Quando ocorre essa mudança perceptiva, muitas vezes as doenças acabam se tornando reféns do uso de adjetivos, o que significa que são associadas a outras decorrências desfavoráveis. Em francês, por exemplo, uma fachada degradada pode ser chamada de lépreuse. E não só isso, as metáforas utilizadas para descrever pessoas em determinadas condições médicas podem estigmatizá-las e distanciá-las da mudança que realmente desejam ver e ouvir. Quando alguém tem câncer, podemos dizer que essa pessoa está “lutando” contra a doença, ou que está fazendo uma “cruzada”. Câncer é um “monstro”, um “assassino”. Certamente já fiz isso algumas vezes. O interessante é que quando expressamos nossos sentimentos por meio dessas metáforas, que, em nossa opinião, têm como objetivo trazer consolo ao “sofredor”, estamos apenas atribuindo esses pacientes como os únicos culpados pelo desenvolvimento dessas doenças. Ou seja, passa a ser não a nossa responsabilidade de oferecer suporte, mas a deles de melhorar e suportar o período de convalescença por conta própria. E, no final, os doentes não conseguem o seu arbítrio, são tratados como menos capazes, menos tolerantes e resilientes do que realmente são. Como se estivéssemos os tratando como seres recém-nascidos, umbilicais.
Infelizmente, com pacientes com câncer, ou com qualquer outra pessoa sofrendo de uma doença, os mesmos preconceitos surgem a partir do uso de metáforas. “Este é um comportamento canceroso”. “Não permitiremos que este câncer se espalhe para nossa comunidade.” Ou, como diz a música “The Sound of Silence” de Simon & Garfunkel, “tolos, eu disse, vocês não sabem, o silêncio cresce como um câncer”. De que adianta isso? Serve a um propósito singular: dissentir e menosprezar.

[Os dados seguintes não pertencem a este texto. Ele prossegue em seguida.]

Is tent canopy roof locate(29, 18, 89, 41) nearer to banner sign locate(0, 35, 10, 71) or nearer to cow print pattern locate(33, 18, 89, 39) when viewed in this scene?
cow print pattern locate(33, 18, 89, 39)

Chego a estas conclusões com a grande ajuda do trabalho de Susan Sontag “A doença como metáfora”, escrito em 1978. Sontag ajudou a disseminar uma grande compreensão sobre este tópico, mas agora, temos de ir mais longe – como podemos nós, como indivíduos, membros de comunidades, sociedades, governos, empresas, organizações, moldar o pensamento coletivo através de metáforas para que elas tenham um impacto positivo nas vidas daqueles que foram atingidos por doenças? Como podemos devolver a estas pessoas sua agência, sua força vital, para que elas próprias possam expressar a verdadeira extensão das suas condições? As metáforas podem servir-nos bem na assimilação do novo, mas deveriam fazer mais do que apenas criar um reino de e para os doentes.
Como qualquer outra ferramenta de comunicação, as metáforas podem ser usadas para o bem ou para o mal. Se gerirmos-as mal, poderemos correr o risco de silenciar as vozes dos que não são ouvidos, dos convalescentes, porque, afinal, suas experiências são importantes para nós e para o mundo. Este reino que criamos por nossa própria vontade precisa ser domado. Devemos regar o solo, para que as nossas sementes, enquanto metáforas funcionais, possam ter o poder e a resiliência para crescer e dar frutos. Sem este sacrifício, nem o solo e nem os frutos terão muita importância. As metáforas, portanto, são nossas aliadas, não são? Deixe a língua falar a sua verdade! E assim diz o provérbio: “A língua gentil é a árvore da vida, mas a perversidade nela quebra o espírito”.